Alonso, 23, finished tied for the most home runs in the minors (36) and led the minors in RBIs (119) while slashing .285/.395/.579 with Double-A Binghamton and Triple-A Las Vegas. The Mets said late last month they decided not to promote him to the majors due to a lack of playing time and because they wanted him to rest.

Instead of a full-blown traditional instructional league, which is several weeks of spring training-style drills mostly for lower-level minor leaguers, the Mets also are putting on shorter camps at their Port St. Lucie and Dominican Republic complexes — a more condensed, perhaps more productive and constructive use of that time. That includes sending some U.S. kids to the Dominican to show them how their Latino future teammates live and work.

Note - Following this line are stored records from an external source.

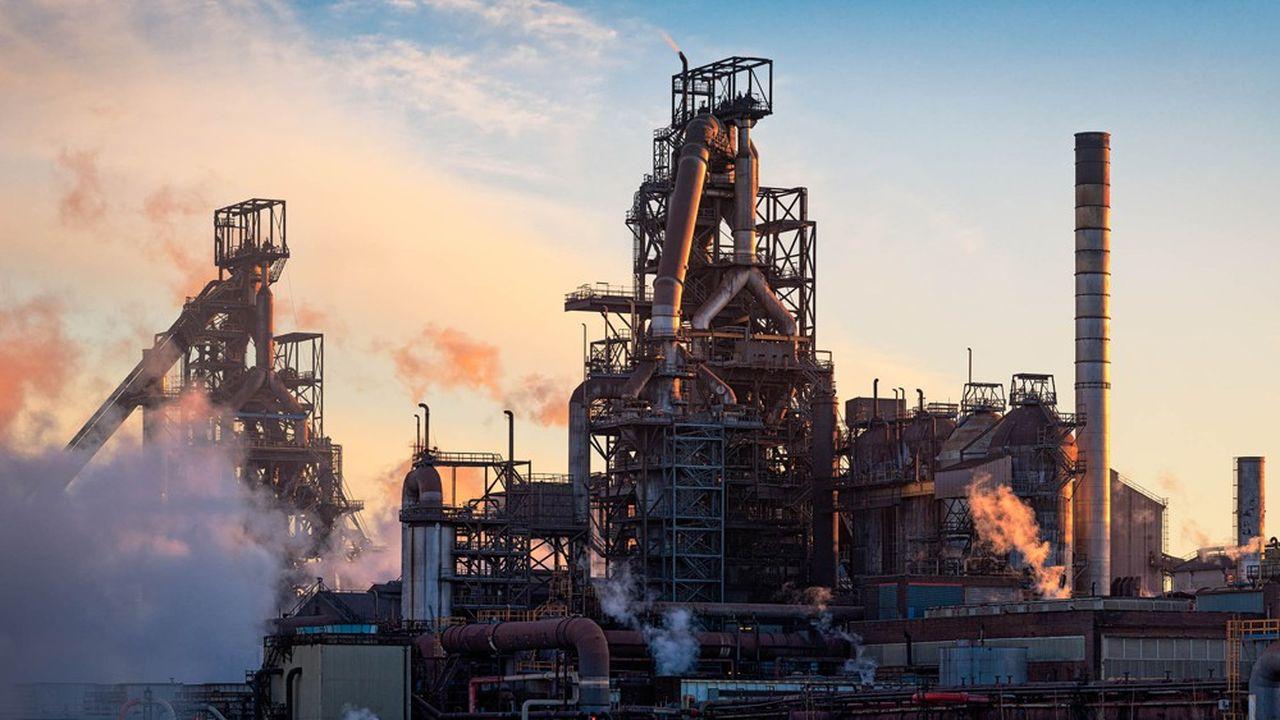 Tata Steel enclenche un plan d'économies de 830millions d'euros à réaliser dans ses implantations européennes, en Belgique, France, Royaume-Uni et Pays-Bas.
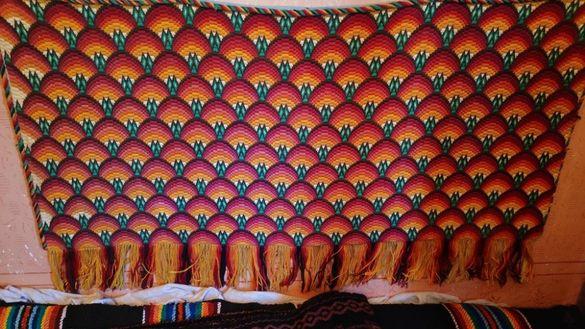 Красиви вълнени черги (ново) на метър, килим, куфор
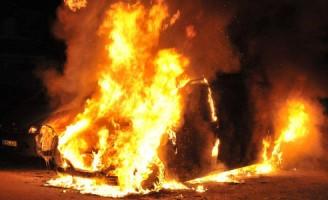 Busje volledig uitgebrand Groenewater Zoetermeer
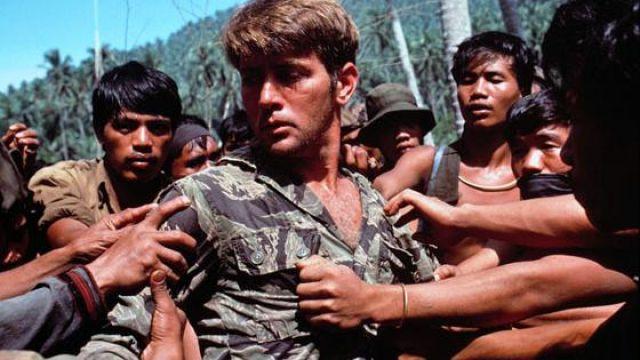 La veste d'uniforme camouflage portée par le Captain Benjamin L. Willard (Martin Sheen) dans Apocalypse Now
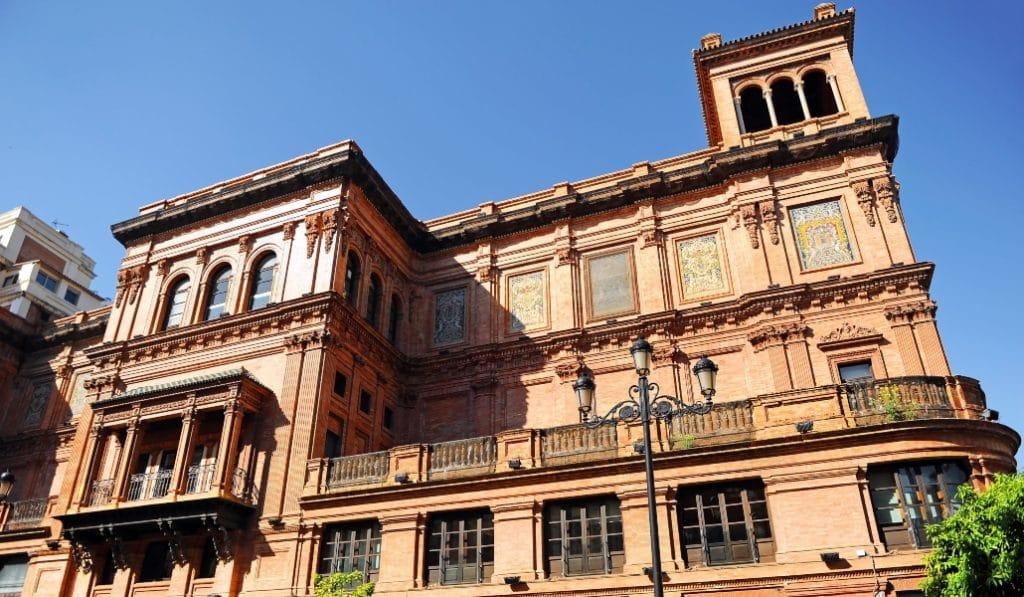 ¿Conoces la historia del Coliseo de Sevilla?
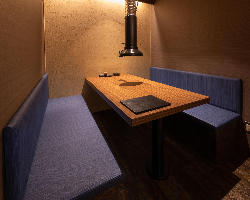 6名様用のカーテンで仕切られたテーブル半個室席。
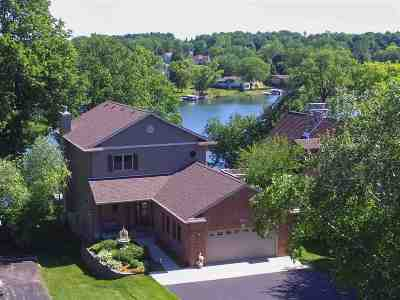Stephenson County Single Family Home For Sale: 24 Delburne Drive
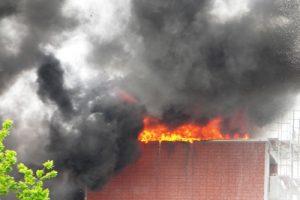 Das Feuer ist durch das Dach durchgebrochen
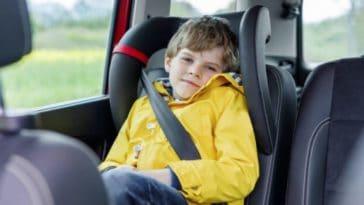 enfant voiture ceinture garçon
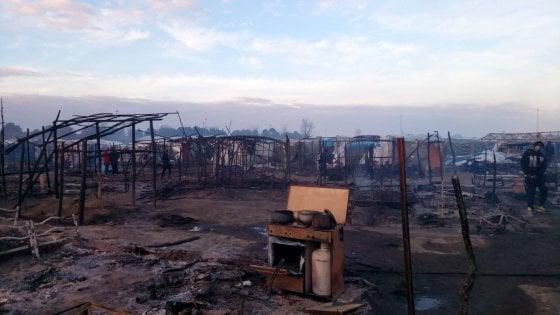 Rosarno, incendio nella tendopoli dei migranti: una donna morta, due ferite e diversi ustionati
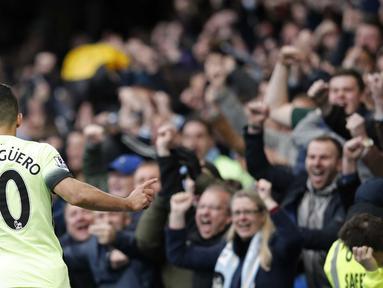 Pemain Manchester City, Sergio Aguero, merayakan gol saat timnya mengalahkan Chelsea pada lanjutan Liga Inggris di Stadion Stamford Bridge, London, Sabtu (16/4/2016). (AFP/Adrian Dennis)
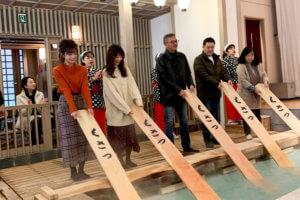 「熱の湯」で湯もみ体験。左から大澤玲美、西川瑞希 ©TBS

“It’s just something different. We’ve been doing things the same way for a long time,” Ricciardi said. “It’s not a bad thing to try to do something different. I think it’s a good idea and I think the kids are going to get a lot out of it.”

 The Wright plan

The immediate-term plan for David Wright, via manager Mickey Callaway, is as follows.

Thursday: off day.

Friday: “He’s going to get a good workout in, get him back on his feet.”

Saturday: a simulated game at 3 p.m. at Citi Field.

Extra bases

Todd Frazier admitted Wednesday that his catch Monday — in which he flipped into the stands down the third-base line while chasing down Alex Verdugo’s pop-up — was a fake. He dropped the ball, but picked up another and showed it as proof of his “catch.” Turns out, the second ball was a child’s rubber toy, not an actual major-league baseball. “It is Hollywood, so sometimes you got to act out a little bit,” said Frazier, who was very proud of himself. “I was flabbergasted I got away with it. It was one of those things where I think any third baseman or any player trying to win would do.” . . . Callaway said Dominic Smith will “definitely get to start some of those games” against the Phillies this weekend. … Devin Mesoraco, who has been dealing with a bulging disc, is scheduled to see a doctor Thursday, an appointment he expects will provide clarity on when he might play again.